## DOCUMENT EXTRACT
Visualizations connect model users to simulation runs by providing relatable and intuitive representations of simulation events, behaviors, and statistical indicators. This connection can provide information on the current state of the simulation by providing details on behaviors, attributes, characteristics, network relationships, and environmental statistics at the system, population, and individual levels. These visualizations can be shown during a simulation run to provide insights throughout its progression, or they can be shown at the conclusion of a simulation run to serve as an executive summary of the events that took place. Visualization is a foundational aspect of agent-based modeling as it provides representations of agents situated within their environments, thus providing the opportunity to glimpse the geospatial connections in relation to the agents. This creates a correspondence between the simulation and the represented real system that aids in maintaining the context of the simulated system in relation to the interactions, geospatial information, and other actions occurring within the simulation to facilitate insightful feedback. Animation can further extend this connection by telling stories about agents, network topologies, or the environment over time.

Visual indicators can provide easily interpretable representations that can be used to support the ‘fitness for purpose’ of individual simulation outcomes, behaviors, boundary constraints, and many other features. This serves as a great starting point for evaluating the simulation’s fitness for purpose, but the authors recommend that these techniques be augmented with additional techniques to provide further quantitative support in favor of a decision. Visual techniques are generally accessible and interpretable across a broad audience base. These techniques have shallow learning curves, do not rely on knowledge of formal mathematics or statistics, can provide insight during simulation execution, and have been found to be more commonly applied in practice (Andersson & Runeson 2002; Padilla et al. 2018a).

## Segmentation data
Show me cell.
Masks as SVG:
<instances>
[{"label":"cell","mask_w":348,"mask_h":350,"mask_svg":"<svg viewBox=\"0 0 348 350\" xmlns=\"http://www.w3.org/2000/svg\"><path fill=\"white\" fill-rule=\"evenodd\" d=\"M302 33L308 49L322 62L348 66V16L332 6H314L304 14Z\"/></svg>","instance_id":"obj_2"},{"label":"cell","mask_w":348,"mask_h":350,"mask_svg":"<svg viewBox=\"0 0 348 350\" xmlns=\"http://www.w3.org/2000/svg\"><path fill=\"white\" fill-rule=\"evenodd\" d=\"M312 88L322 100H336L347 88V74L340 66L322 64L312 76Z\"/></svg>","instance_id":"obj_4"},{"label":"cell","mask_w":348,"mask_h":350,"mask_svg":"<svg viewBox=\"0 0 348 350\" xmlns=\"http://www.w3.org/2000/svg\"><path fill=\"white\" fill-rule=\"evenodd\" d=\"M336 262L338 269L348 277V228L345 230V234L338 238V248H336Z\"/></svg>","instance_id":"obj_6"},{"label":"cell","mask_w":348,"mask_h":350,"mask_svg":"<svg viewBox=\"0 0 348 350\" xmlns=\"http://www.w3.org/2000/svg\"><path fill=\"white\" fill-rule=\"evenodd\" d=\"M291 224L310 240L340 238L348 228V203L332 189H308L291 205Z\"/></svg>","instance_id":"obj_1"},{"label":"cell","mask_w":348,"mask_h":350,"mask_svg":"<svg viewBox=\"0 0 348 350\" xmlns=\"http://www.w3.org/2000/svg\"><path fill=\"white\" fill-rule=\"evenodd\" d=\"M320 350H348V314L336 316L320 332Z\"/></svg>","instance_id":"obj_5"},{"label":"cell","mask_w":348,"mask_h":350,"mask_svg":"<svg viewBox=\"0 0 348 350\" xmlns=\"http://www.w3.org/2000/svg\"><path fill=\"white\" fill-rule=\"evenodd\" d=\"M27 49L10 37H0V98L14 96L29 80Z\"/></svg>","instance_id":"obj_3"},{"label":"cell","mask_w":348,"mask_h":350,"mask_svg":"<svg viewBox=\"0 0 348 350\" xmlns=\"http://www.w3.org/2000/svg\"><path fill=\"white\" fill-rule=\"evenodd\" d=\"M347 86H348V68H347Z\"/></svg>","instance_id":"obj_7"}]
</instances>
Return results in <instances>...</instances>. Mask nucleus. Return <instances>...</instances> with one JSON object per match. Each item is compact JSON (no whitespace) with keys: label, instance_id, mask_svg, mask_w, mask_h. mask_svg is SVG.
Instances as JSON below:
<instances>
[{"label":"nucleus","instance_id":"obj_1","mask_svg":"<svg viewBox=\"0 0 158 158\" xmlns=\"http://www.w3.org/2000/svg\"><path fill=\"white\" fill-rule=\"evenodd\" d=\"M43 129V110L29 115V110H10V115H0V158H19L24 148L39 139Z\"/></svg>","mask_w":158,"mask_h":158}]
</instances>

## REQUEST
Reproduce the passage on visualization in agent-based simulation, given above, word for word and in its entirety.

## TASK RESULT
Visualizations connect model users to simulation runs by providing relatable and intuitive representations of simulation events, behaviors, and statistical indicators. This connection can provide information on the current state of the simulation by providing details on behaviors, attributes, characteristics, network relationships, and environmental statistics at the system, population, and individual levels. These visualizations can be shown during a simulation run to provide insights throughout its progression, or they can be shown at the conclusion of a simulation run to serve as an executive summary of the events that took place. Visualization is a foundational aspect of agent-based modeling as it provides representations of agents situated within their environments, thus providing the opportunity to glimpse the geospatial connections in relation to the agents. This creates a correspondence between the simulation and the represented real system that aids in maintaining the context of the simulated system in relation to the interactions, geospatial information, and other actions occurring within the simulation to facilitate insightful feedback. Animation can further extend this connection by telling stories about agents, network topologies, or the environment over time.

Visual indicators can provide easily interpretable representations that can be used to support the ‘fitness for purpose’ of individual simulation outcomes, behaviors, boundary constraints, and many other features. This serves as a great starting point for evaluating the simulation’s fitness for purpose, but the authors recommend that these techniques be augmented with additional techniques to provide further quantitative support in favor of a decision. Visual techniques are generally accessible and interpretable across a broad audience base. These techniques have shallow learning curves, do not rely on knowledge of formal mathematics or statistics, can provide insight during simulation execution, and have been found to be more commonly applied in practice (Andersson & Runeson 2002; Padilla et al. 2018a).